Unwilling to hurt either party, Arel returns home with Olga and son but passes the off simply as refugees he has met and taken under his wing. This leads to a curious ménage à trois, where Olga acts as companion to the crippled "wife" (again whether a marriage takes place is left unclear) and becomes understandably resentful of the situation as well as quite violently jealous of a relationship formed between Violet (unable to ever have children herself) and the young boy.

Th situation becomes so tense and unpleasant that, when Arel is awarded a Nobel prize (the Nobels had been established in 1900), he is unable to take any pleasure in the fact. This mirror an earlier situation where Violet has been awarded a medal by the Red Cross, which she angrily throws across the room when she learns she is permanently paralysed.

A former lover who has been searching for her, manages to trace Olga but meets Violet at the house who learns from him that Arel and Olga were in fact living as man and wife and understands also that the boy is Arel's son. Olga decides to go off with her ex-lover, telling him (falsely) that the boy is his (indicating of course that that too was no platonic relationship). Violet however has decided to take her own life.

When Violet is found dead and Olga gone, the doctor assumes that Olga has murdered her and fled (not so unreasonable because he has earlier already had to prevent her from administering a lethal does of cocaine. By the time Olga and her man - identified only as a Jew - are arrested, Arel has found the suicide-note and knows that she is innocent. The other man, realising Olga has lied to him about the child, goes off and Arel can now resume his life with her and the child.

What is really remarkable about the film is the complete lack of sentimentality (compare any US film you like that concerns the aftermath of the war) and the cool acceptance that realities over-ride morality. At no time (not even at the end) is Olga apologetic about her hostility towards the crippled Violet, strongly maintaining her right as an able-bodied person and a mother and dismissing any other view as hypocritical and unrealistic. More interesting still, this view is supported by Violet's parents who are sympathetic towards Olga and urge Arel to adopt a similar realism.

This staggeringly realistic approach would certainly not have been possible in the US but on this subject and at this time might have been difficult in most combatant countries. It is disturbing because it would seem also to relate to the strong eugenic movement in Sweden which would lead to programmes encouraging sterilization of the mentally or physically disabled (and, as in Nazi Germany and the US. even forced sterilisation in the case of criminals), programmes that would continues in Sweden until the 1970s. The fact that the mildly unpleasant ex-boyfriend of Olga is also identified rather unnecessarily as a Jew is also somewhat disturbing.

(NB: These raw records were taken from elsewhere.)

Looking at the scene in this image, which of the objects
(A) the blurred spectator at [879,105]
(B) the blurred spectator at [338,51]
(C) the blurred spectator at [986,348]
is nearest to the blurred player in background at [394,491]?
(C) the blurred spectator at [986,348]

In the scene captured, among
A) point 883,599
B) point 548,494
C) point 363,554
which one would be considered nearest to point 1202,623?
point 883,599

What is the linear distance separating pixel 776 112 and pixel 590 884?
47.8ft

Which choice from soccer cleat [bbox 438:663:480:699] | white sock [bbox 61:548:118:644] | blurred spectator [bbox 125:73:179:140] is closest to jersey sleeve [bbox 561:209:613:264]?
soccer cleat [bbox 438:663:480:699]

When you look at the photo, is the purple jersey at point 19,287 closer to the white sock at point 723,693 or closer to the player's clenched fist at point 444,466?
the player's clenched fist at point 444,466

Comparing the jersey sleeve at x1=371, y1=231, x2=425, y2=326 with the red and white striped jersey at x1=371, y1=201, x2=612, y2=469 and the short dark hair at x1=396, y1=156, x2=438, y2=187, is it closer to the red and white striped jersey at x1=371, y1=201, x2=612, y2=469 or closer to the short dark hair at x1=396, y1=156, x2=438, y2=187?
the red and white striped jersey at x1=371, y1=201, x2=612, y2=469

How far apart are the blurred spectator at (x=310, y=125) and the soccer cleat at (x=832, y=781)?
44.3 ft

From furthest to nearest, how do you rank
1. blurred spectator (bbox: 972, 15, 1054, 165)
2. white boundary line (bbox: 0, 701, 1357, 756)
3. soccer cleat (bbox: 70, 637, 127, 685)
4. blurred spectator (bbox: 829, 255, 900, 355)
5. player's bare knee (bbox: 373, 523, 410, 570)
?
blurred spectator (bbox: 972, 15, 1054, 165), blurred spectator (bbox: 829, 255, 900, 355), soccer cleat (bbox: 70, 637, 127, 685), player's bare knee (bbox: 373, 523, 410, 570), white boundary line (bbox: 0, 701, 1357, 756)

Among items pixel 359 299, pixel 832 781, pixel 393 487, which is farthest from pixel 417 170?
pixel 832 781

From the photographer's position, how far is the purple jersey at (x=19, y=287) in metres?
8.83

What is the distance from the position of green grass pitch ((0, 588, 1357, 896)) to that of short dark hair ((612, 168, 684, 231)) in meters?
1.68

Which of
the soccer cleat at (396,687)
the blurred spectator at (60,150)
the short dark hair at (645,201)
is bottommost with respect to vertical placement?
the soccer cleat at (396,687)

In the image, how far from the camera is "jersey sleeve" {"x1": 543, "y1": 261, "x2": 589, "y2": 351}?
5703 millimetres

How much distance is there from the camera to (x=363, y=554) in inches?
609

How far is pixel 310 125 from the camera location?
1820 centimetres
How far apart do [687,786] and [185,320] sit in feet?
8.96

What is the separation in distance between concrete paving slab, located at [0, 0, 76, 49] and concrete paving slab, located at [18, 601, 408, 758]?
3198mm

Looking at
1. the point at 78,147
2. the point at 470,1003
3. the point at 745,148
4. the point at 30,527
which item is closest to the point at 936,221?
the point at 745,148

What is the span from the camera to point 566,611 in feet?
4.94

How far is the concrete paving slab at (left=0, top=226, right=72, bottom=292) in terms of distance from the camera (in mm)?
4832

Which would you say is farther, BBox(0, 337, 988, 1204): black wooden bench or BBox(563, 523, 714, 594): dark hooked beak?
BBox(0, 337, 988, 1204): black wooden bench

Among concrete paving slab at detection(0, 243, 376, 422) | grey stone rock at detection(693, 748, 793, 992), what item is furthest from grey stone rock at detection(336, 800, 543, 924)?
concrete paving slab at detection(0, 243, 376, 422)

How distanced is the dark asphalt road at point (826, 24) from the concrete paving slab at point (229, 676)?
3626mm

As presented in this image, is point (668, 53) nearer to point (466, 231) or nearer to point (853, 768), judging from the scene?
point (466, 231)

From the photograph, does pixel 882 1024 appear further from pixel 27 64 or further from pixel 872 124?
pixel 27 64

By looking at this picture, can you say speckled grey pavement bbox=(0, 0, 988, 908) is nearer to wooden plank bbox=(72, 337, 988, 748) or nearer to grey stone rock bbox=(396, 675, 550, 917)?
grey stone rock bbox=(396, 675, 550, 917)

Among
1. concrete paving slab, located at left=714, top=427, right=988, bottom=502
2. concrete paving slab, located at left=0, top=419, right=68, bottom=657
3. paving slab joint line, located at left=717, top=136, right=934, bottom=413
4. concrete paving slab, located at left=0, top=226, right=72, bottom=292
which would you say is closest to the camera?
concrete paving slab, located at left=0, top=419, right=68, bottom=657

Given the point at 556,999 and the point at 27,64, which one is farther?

But if their was an intellectual predisposition to believe that the able-bodied had rights over and above the disabled (the view essentially propounded forcefully by Olga in the film and accepted even by Violet;'s parent), this does not at all mean that the character of the disabled woman (played by Mary Johnson at her most meltingly lovely) is treated unsympathetically. Quite the opposite. The entire film centres on Violet and the viewer's sympathies cannot help but be with her. Olga, by contrast, is a distinctly unpleasant character. So a very interesting tension is created between the two viewpoints, the one sentimental (and in a sense ultimately rejected eevn by the "victim" herself) and the other realistic (but really rather repulsive).

So there are no easy answers and no simple moral attitudes as there might be (indeed, definitely would be) in any equivalent US film. In its complex adult approach to morality it has more than a little in common with the work of Victor Sjöström whose Berg-Ejvind appeared in the same year.